Imagine how difficult it will be to recognize that oneness with the Ultimate Reality if we have not integrated the personality (body/mind) and the self that is of the Self. Swamiji says, “The integration is brought firstly by a common purpose. All have to be tuned to a common purpose….We have all different units but the goal is [common].” When all the parts are pulled together successfully in order to achieve the common purpose we have unity. When the common purpose is not known by all parts, we find ourselves embroiled in physical and mental turmoil as various aspects of the body/mind move against each other rather than in community. “How our feeling, reasoning, willing, and actions are at war with one another and created terrible confusion within ourselves.
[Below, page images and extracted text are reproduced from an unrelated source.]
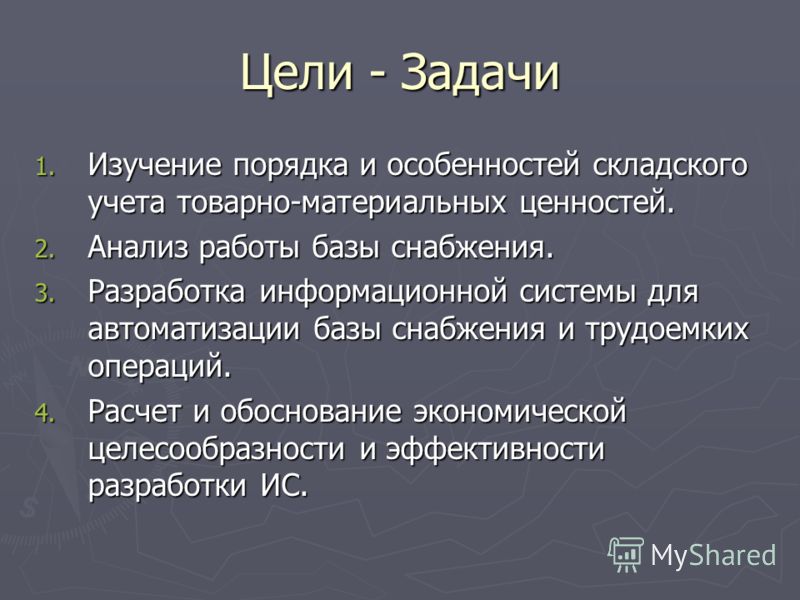 Цели - Задачи

1. Изучение порядка и особенностей складского учета товарно-материальных ценностей.
2. Анализ работы базы снабжения.
3. Разработка информационной системы для автоматизации базы снабжения и трудоемких операций.
4. Расчет и обоснование экономической целесообразности и эффективности разработки ИС.

MyShared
There may be conflict of duties, conflict of moral standards, conflict of spiritual ideas. We may become a whirlpool of emotions. So hereto lies the need for integration that stands for purity and strength and harmony.”

I’m starting small—with a little practice: to begin each day with a long meditative walk. The practice for the body and mind is to remain aware of the common purpose and become alert to the messages that arise to guide the parts toward greater integration. Will you join me in a practice for integration?